Day 21: Alligator Prank

By on December 11, 2013

Gator PrankToday is Day 21 in the Countdown to UTEP’s Centennial Year.

College campuses are rife with pranksters, and the greatest prank in UTEP history took place sixty-one years ago today, in 1952.

At the time, live alligators were part of the downtown attraction at San Jacinto Plaza.  On the night of December 10th, 1952, a group of students who gathered more than enough “liquid courage” at the Kern Place Tavern, planned to steal Oscar the Alligator from the downtown plaza.

Each of the seven students involved played a role – one made the plan, one drove the car with a large alligator-sized trunk, one was the weightlifter strong enough to wrangle a gator, one was the gator-catching “expert,” and the other 3 were along to provide help where help was needed.

San Jacinto Plaza was alit with Christmas lights and filled with visitors…so students bided their time in Juarez gathering more liquid courage, and returned to the plaza after midnight.

While avoiding onlookers – 1 pedestrian and a guard – 2 students pulled the sleeping 400-pound alligator from the pond and roped his jaw closed.  He was placed in the getaway car – an old Studebaker which had to be push-started.  They also had to re-tie the gator’s mouth – the ropes were coming loose.

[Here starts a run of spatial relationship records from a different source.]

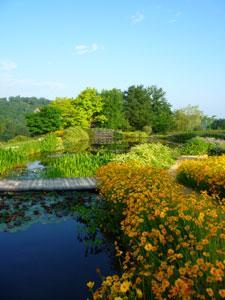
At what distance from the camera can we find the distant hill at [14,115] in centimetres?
6981

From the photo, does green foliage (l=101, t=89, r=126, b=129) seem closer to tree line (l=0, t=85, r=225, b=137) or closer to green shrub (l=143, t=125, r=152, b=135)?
tree line (l=0, t=85, r=225, b=137)

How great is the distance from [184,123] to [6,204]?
51.6m

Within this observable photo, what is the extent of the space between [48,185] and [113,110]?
4499 cm

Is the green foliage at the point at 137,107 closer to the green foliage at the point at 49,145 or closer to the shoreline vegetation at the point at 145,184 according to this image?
the shoreline vegetation at the point at 145,184

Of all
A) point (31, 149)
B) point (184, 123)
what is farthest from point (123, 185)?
point (184, 123)

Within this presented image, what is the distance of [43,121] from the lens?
132 ft

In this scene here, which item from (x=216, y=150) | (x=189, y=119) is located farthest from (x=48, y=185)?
(x=189, y=119)

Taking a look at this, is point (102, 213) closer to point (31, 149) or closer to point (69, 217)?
point (69, 217)

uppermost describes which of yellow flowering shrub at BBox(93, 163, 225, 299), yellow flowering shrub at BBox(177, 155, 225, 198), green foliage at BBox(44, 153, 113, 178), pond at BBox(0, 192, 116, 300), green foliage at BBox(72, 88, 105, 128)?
green foliage at BBox(72, 88, 105, 128)

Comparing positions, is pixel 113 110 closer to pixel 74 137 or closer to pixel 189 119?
pixel 189 119

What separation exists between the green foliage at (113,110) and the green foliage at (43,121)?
1463 cm

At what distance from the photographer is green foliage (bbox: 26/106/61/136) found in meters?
39.4

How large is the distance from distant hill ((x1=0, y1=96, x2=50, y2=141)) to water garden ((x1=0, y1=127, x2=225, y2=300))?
55875mm

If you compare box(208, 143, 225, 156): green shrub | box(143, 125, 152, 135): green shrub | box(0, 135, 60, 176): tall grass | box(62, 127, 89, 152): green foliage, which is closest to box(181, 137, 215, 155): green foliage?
box(208, 143, 225, 156): green shrub
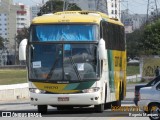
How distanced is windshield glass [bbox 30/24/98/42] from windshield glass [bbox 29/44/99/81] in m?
0.30

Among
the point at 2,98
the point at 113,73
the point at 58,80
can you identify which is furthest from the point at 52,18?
the point at 2,98

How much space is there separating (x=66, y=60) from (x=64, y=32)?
1.17 m

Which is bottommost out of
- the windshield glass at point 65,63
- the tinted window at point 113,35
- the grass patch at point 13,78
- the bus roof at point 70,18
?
the grass patch at point 13,78

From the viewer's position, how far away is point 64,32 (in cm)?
2305

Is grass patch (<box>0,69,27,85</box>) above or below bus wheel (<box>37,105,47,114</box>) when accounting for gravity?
below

In the pre-dawn hours, 1 student scaled the wall of the Geology Building (now Quinn Hall), crawled in through a window, and unlocked the door so that they could haul the gator through the halls, up the stairs, and leave it in the office of Dr. Howard Quinn, a geology professor.  Why?  One of them said it was out of a “spirit of love and comradeship.”

Alligators were involved in another prank some years later – one was left at the bottom of the campus swimming pool.

Jessica Molinar Muñoz is the director of communications for UTEP's Centennial Office.